SEZESSION: Jürgen Habermas spricht in seinem Buch Strukturwandel der Öffentlichkeit von der »quasi-öffentlichen Meinung« als einer Auffassung, die von einer medial dominierenden Minderheit als eigentliche öffentliche Meinung dargestellt und durchgedrückt werde. Hat sich in diesem medial-politischen Komplex etwas getan?
KEPPLINGER: Bei dieser »quasi-öffentlichen Meinung« hat es sich, wenn man der Begrifflichkeit von Habermas folgt, um die Meinungen gehandelt, die vor Sarrazin dominiert haben. Sie waren, wie man heute sieht, medial gemacht und kamen auch noch in den rituellen Stellungnahmen zu Sarrazin von Bundeskanzlerin Merkel und Bundespräsident Wulff zum Ausdruck. Im Laufe der Wochen hat sich dann für viele überraschend herausgestellt, daß ein Großteil der in der Öffentlichkeit bedeutsamen Personen die Meinung von Sarrazin teilt und sich nicht mehr mundtot machen lässt. Als Konsequenz daraus hat ein erheblicher Wandel des Meinungsklimas stattgefunden, der auch breitere Schichten erreicht hat.
SEZESSION: Ganz besonders kann man dies an der Person Frank Schirrmachers nachvollziehen. Er hat ja zunächst in einer sehr staatstragenden Art versucht, mit seinem Artikel über »Sarrazins drittes Buch« einen medialen Todesstoß zu setzen. Drei Wochen später ist er dann umgeschwenkt und hat sich an die Spitze der Befürworter von Sarrazin gestellt. Wie bewerten Sie dieses Verhalten?

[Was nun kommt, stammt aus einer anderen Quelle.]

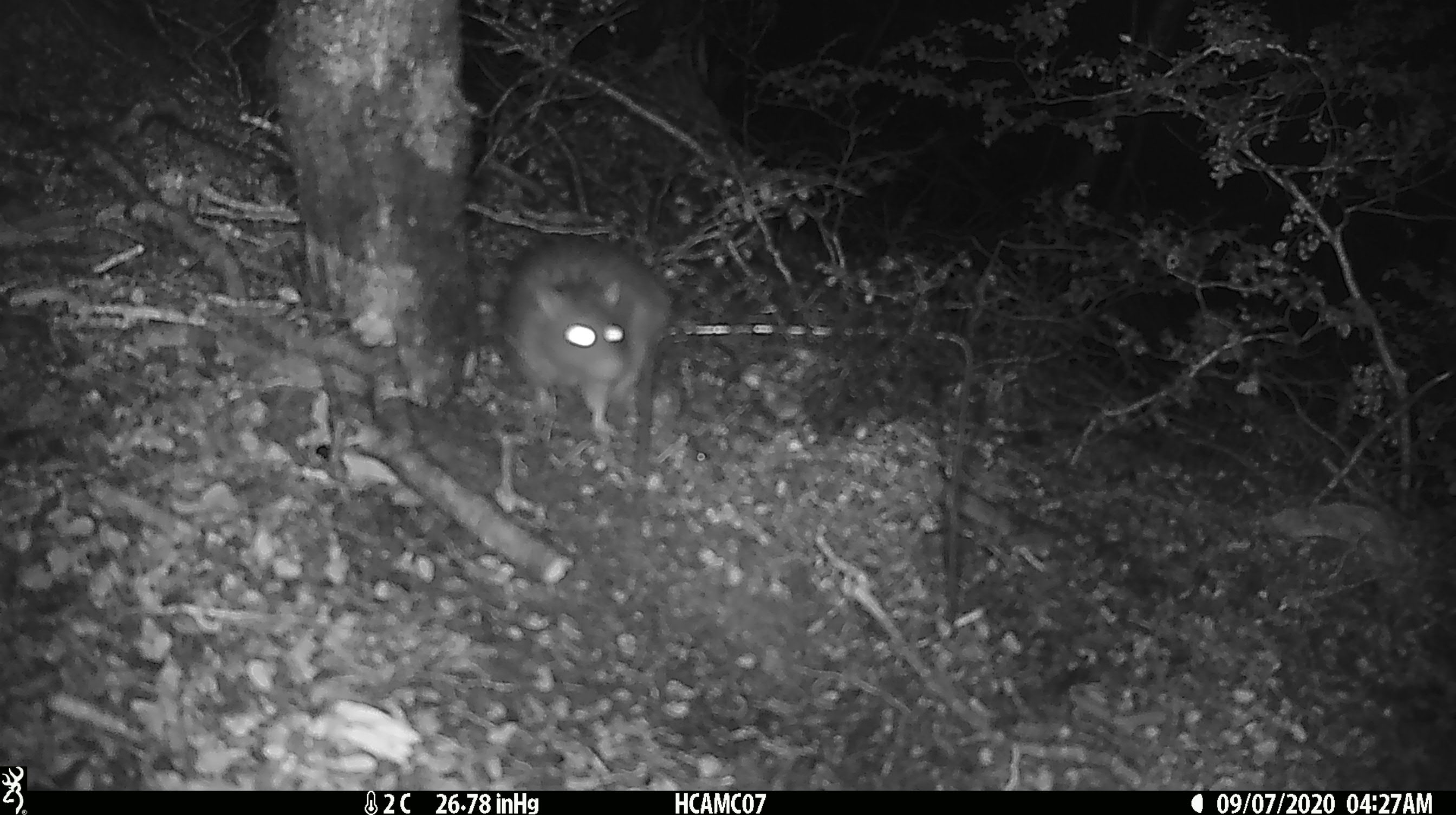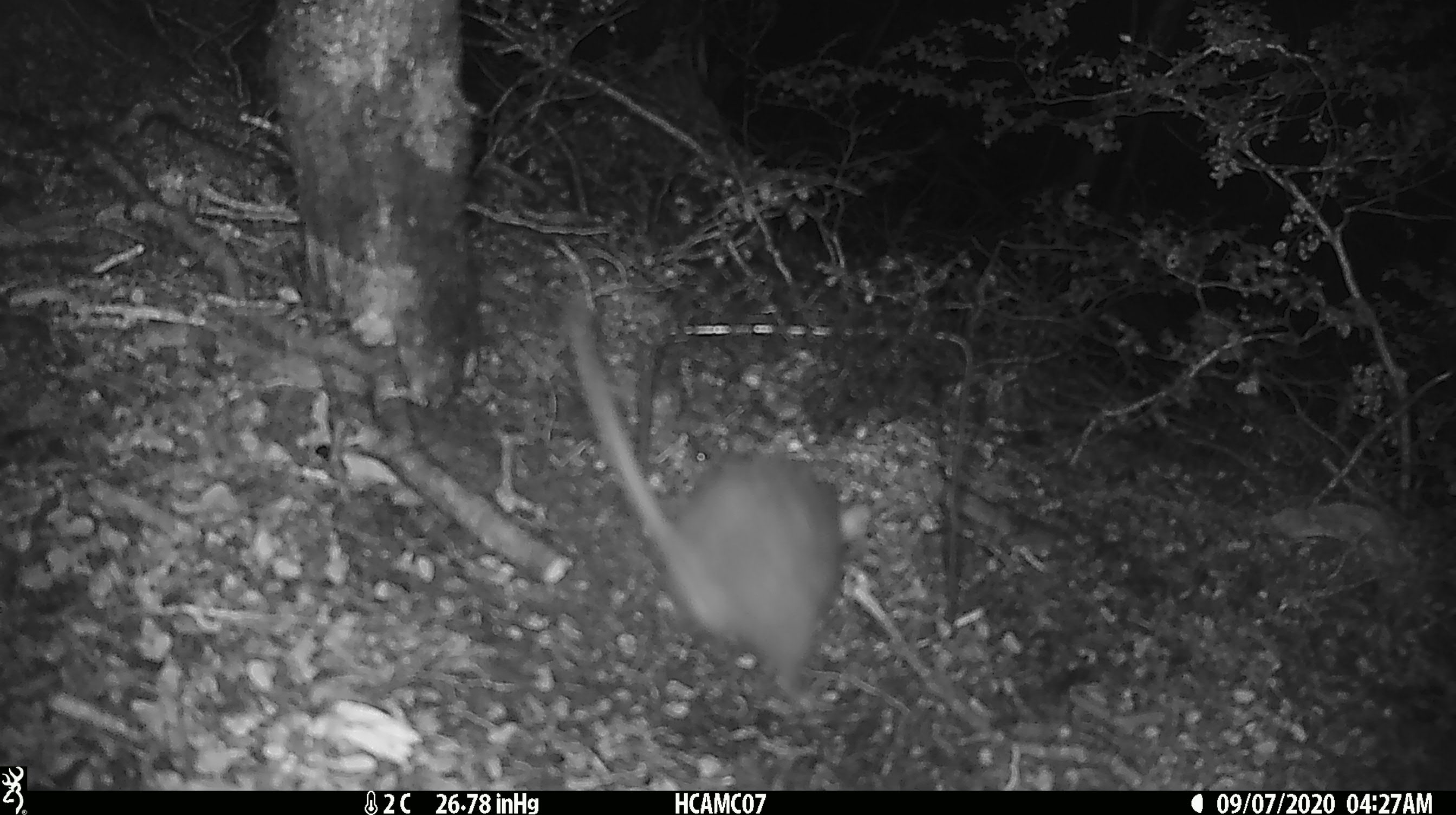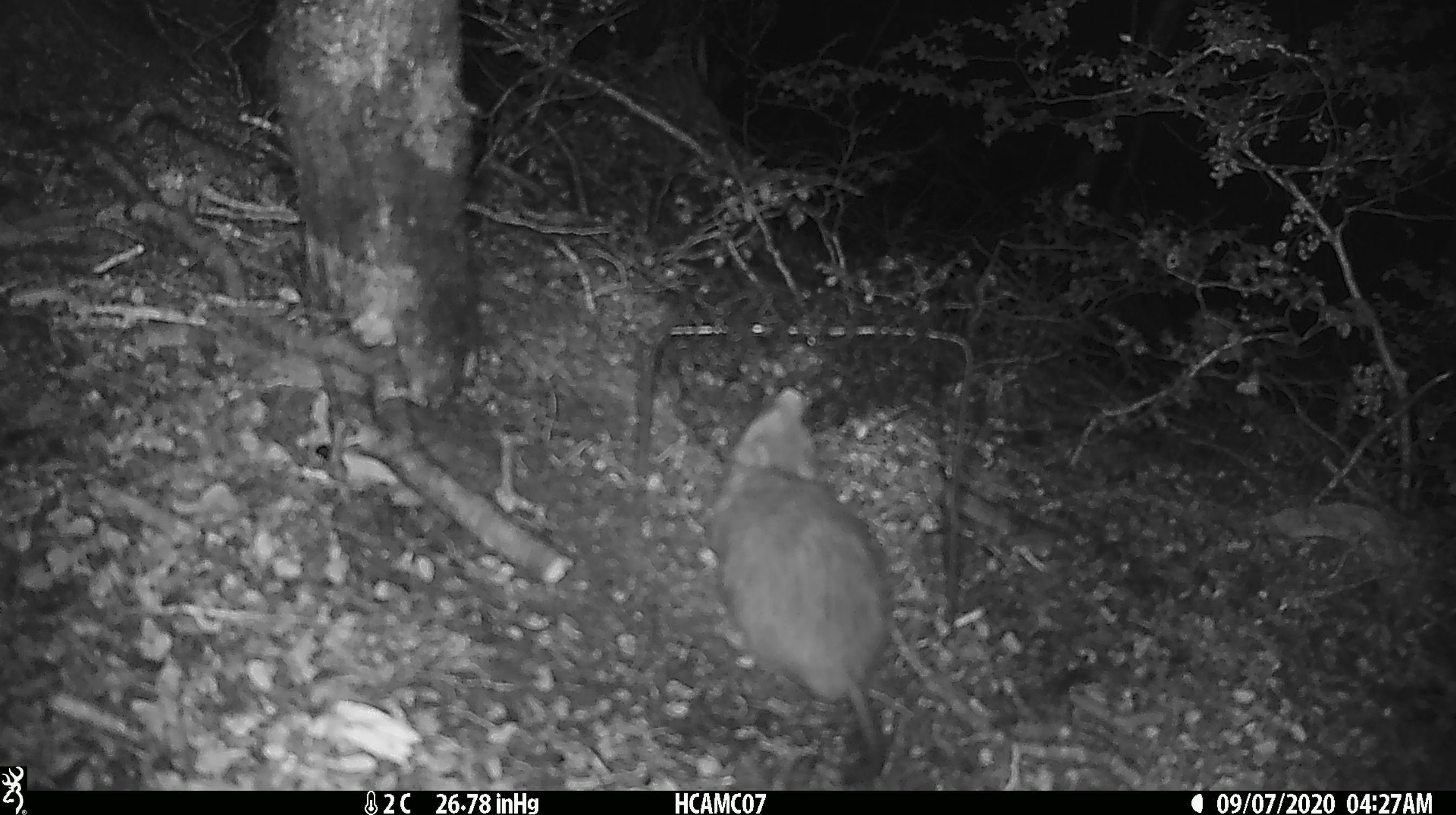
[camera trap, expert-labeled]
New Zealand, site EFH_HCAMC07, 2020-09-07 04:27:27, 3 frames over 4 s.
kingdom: Animalia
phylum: Chordata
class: Mammalia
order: Rodentia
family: Muridae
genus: Rattus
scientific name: Rattus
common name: rat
Rat (Rattus).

KEPPLINGER: Das war schon außerordentlich geschickt. Es war nicht unbedingt moralisch, aber es war klug. Schirrmacher hat höchstwahrscheinlich auf die ausgesprochen kritischen Stellungnahmen zu seiner ursprünglichen Äußerung aus dem eigenen Haus reagiert. Es gab ja mehrere prominente Autoren der FAZ, die sich ganz deutlich für Sarrazin bzw. gegen seine Anprangerung ausgesprochen haben. Dies richtete sich unausgesprochen aber erkennbar auch gegen Schirrmachers Verurteilung Sarrazins mit zum Teil fragwürdigen Argumenten. Dieser Kritik hat er sich geschickt angepaßt.
SEZESSION: Das bedeutet doch nichts anderes, als daß Meinungsfreiheit im Fall Sarrazins auch etwas mit Marktmacht – in diesem Fall 1,3 Millionen verkaufte Bücher – zu tun hat und dass dem Schirrmacherschen Todesstoß ausgeliefert bleibt, wer über diese Power nicht verfügt.

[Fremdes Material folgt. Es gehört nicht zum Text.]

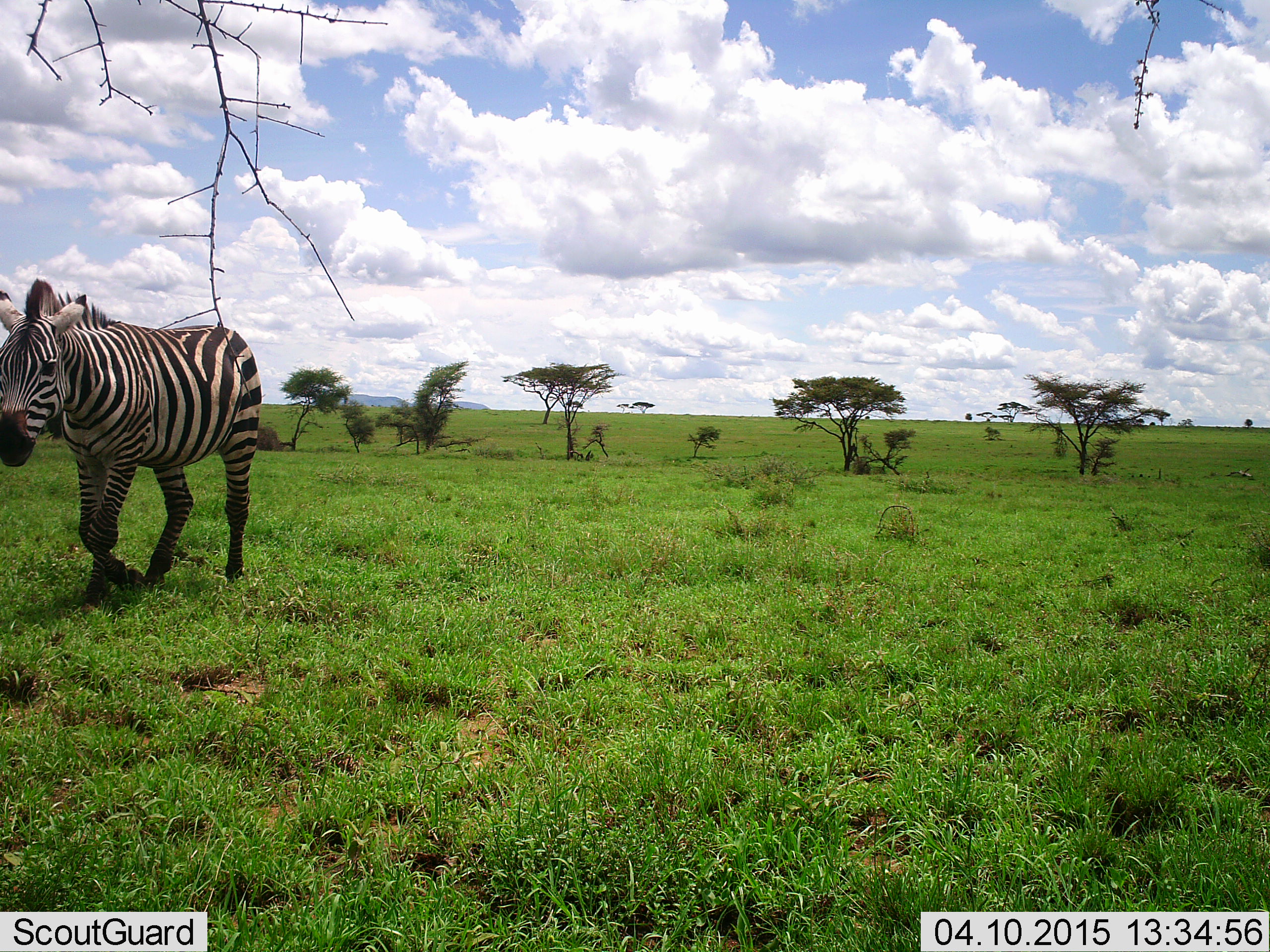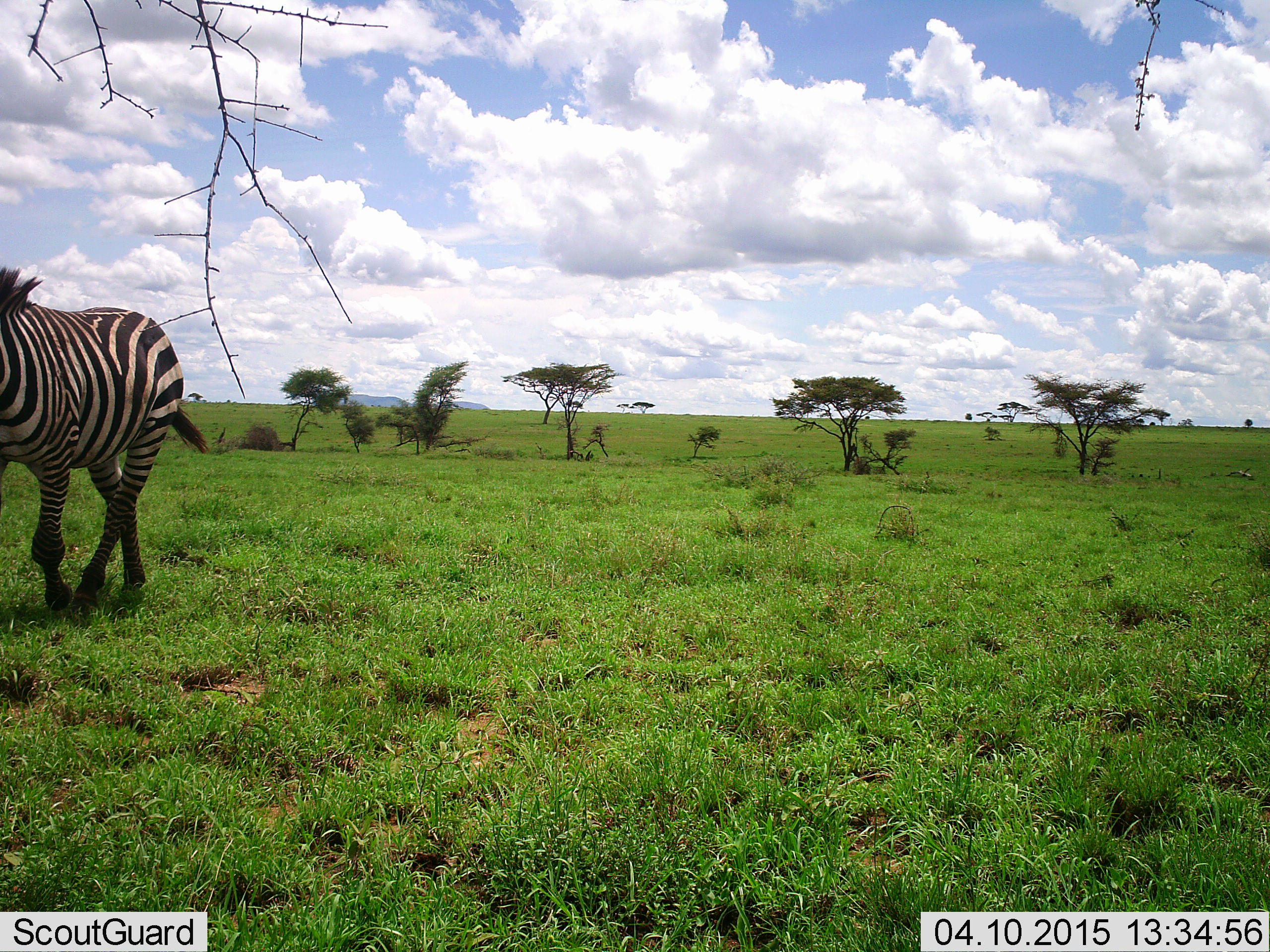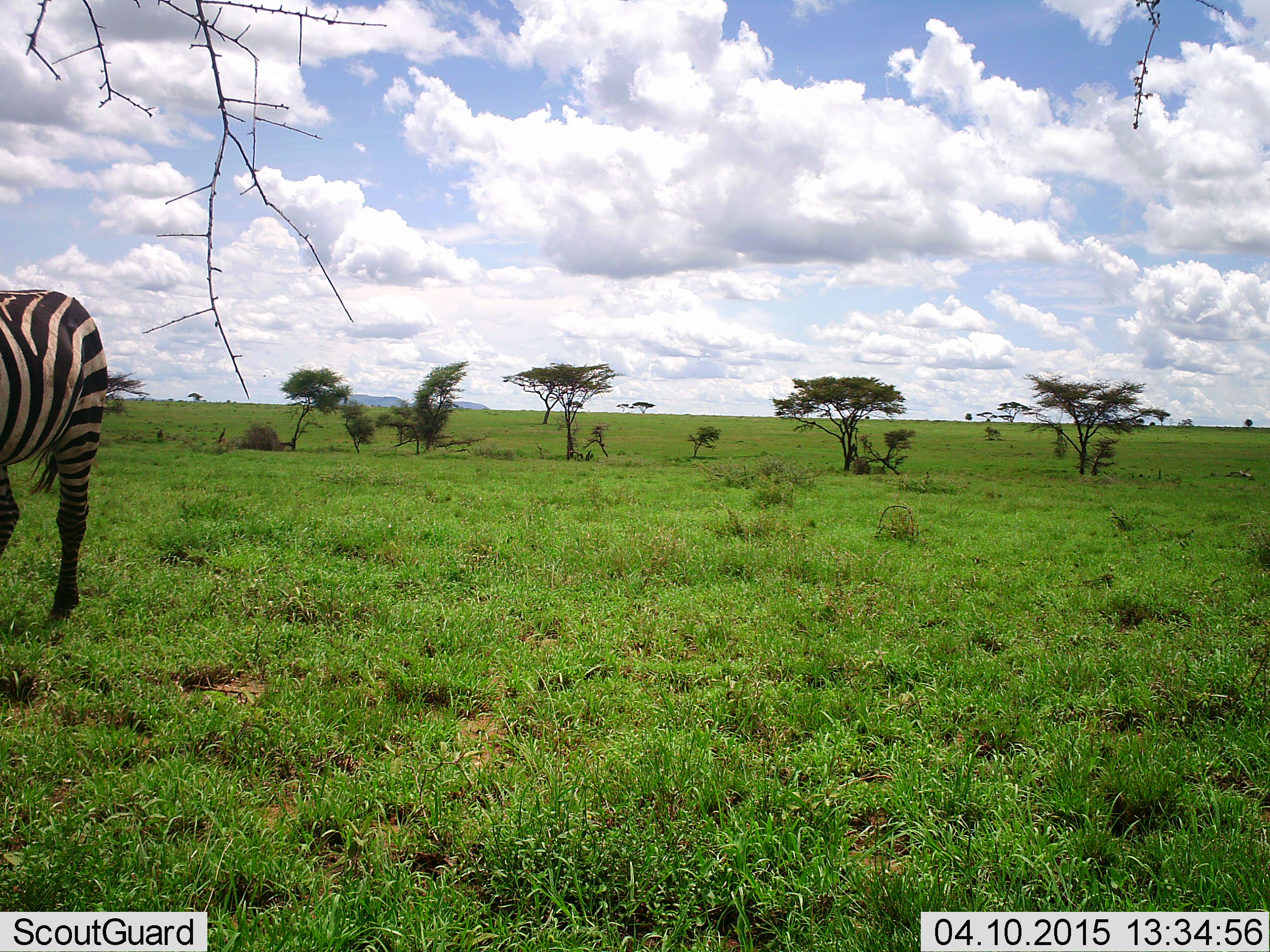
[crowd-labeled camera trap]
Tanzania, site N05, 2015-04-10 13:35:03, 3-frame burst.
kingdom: Animalia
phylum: Chordata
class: Mammalia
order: Perissodactyla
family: Equidae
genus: Equus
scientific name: Equus quagga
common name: plains zebra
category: zebra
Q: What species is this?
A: Zebra (plains zebra) (Equus quagga).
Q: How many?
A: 1.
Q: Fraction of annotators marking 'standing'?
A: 0%.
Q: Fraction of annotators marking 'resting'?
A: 0%.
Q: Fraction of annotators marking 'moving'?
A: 100%.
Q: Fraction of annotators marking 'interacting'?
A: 0%.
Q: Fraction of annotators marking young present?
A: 0%.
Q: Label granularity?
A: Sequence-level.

KEPPLINGER: Der Verkauf von 1,3 Millionen Büchern ist vor allem ein Indikator für die Meinung im politisch interessierten Bürgertum. Es geht also nicht um Marktmacht, sondern um Meinungsmacht, und dabei spielt es keine Rolle, ob alle Käufer das Buch gelesen haben. Die meisten haben es vermutlich nicht gekauft, um sich überzeugen zu lassen, sondern weil sie überzeugt waren. Mit einem solchen Buch ändert man keine Meinungen, man verschafft ihnen öffentliche Geltung, und wer nicht mit einer schweigenden Mehrheit rechnen kann, hat in der Tat keine Chance gegen einen einflußreichen Publizisten, der für zahlreiche Kollegen spricht.
SEZESSION: Sehen Sie Einschränkungen der Meinungsfreiheit in Deutschland, die am Fall Sarrazin deutlich werden?

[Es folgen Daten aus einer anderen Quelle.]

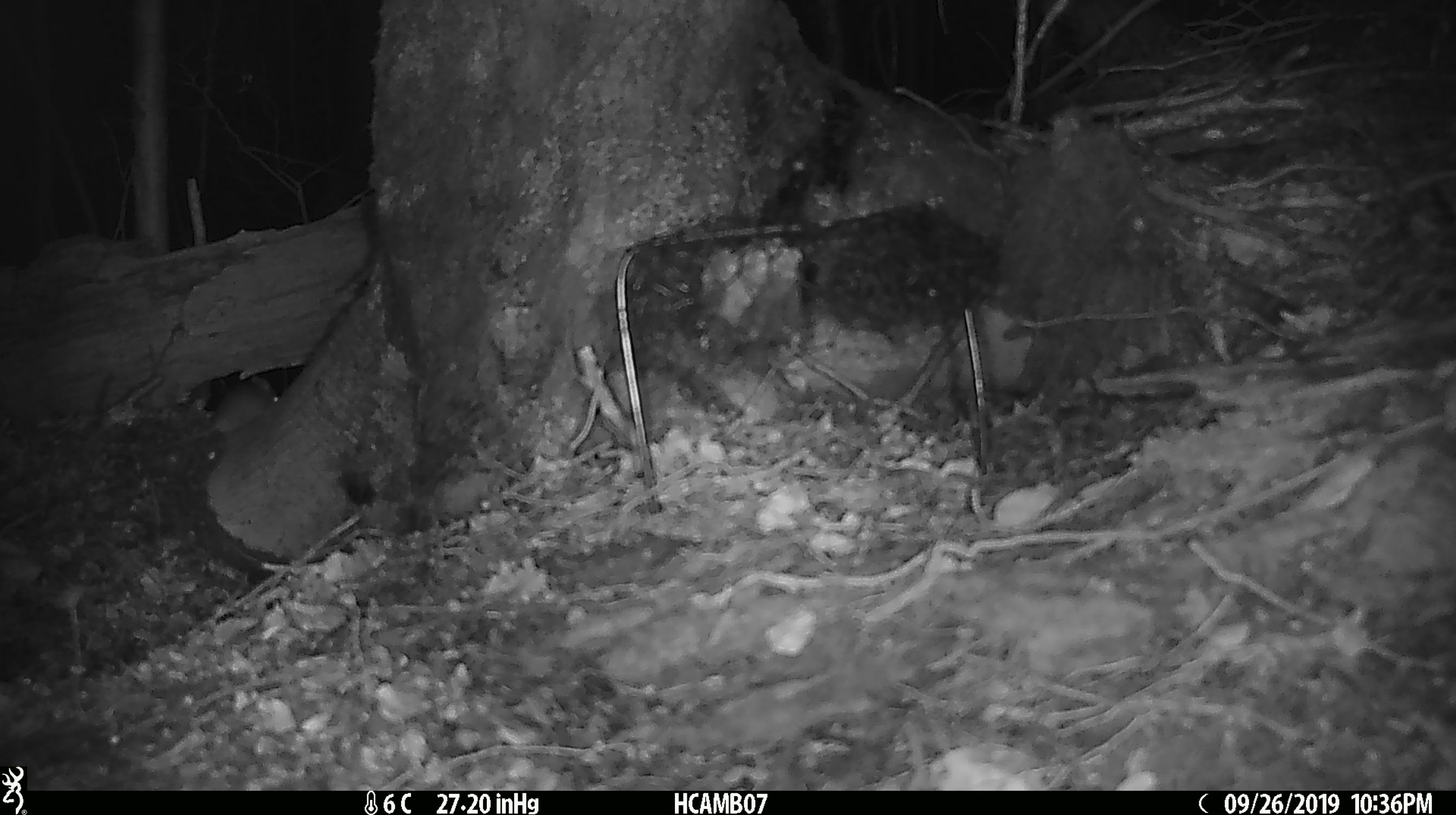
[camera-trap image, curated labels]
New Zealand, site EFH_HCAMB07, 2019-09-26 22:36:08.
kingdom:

KEPPLINGER: Man muß zwei Arten von Meinungsfreiheit unterscheiden. Das eine ist die juristische verbriefte Meinungsfreiheit, und juristisch gesehen hat es keine Einschränkung gegeben – auch im Fall Sarrazin nicht. Auf der anderen Seite steht die sozial-psychologische Meinungsfreiheit, die Freiheit, die eigene Meinung zu äußern, ohne das Risiko einzugehen, dass man mundtot gemacht oder moralisch diskreditiert und gesellschaftlich isoliert wird. In diesem zweiten Sinn war die Meinungsfreiheit eindeutig eingeschränkt. Diesen Sachverhalt muß man aber in einem breiteren Kontext sehen. Es gibt zum Glück immer Dinge, die man nicht-öffentlich sagen kann. Wenn alle alles sagen dürften, was sie denken, wäre die Gesellschaft unerfreulicher, als sie ist. Die entscheidende Frage lautet, wo ist die Grenze zur Intoleranz gegen Einzelne auf der einen und zur Beschädigung der Gesellschaft auf der anderen Seite? Das gilt auch für diesen Konflikt. Zwar gehen sowohl die Anhänger als auch die Gegner von Sarrazin noch immer ein gewisses persönliches Risiko ein, wenn sie sich für oder gegen ihn und seine Thesen aussprechen. Ganz risikolos ist das auch heute nicht. Allerdings hat sich die Diskussion deutlich in den Freiraum zwischen den erwähnten Extremen verlagert.
SEZESSION: Welche Konflikte und Sachdebatten sollten mit der Skandalisierung von Sarrazin unterdrückt werden?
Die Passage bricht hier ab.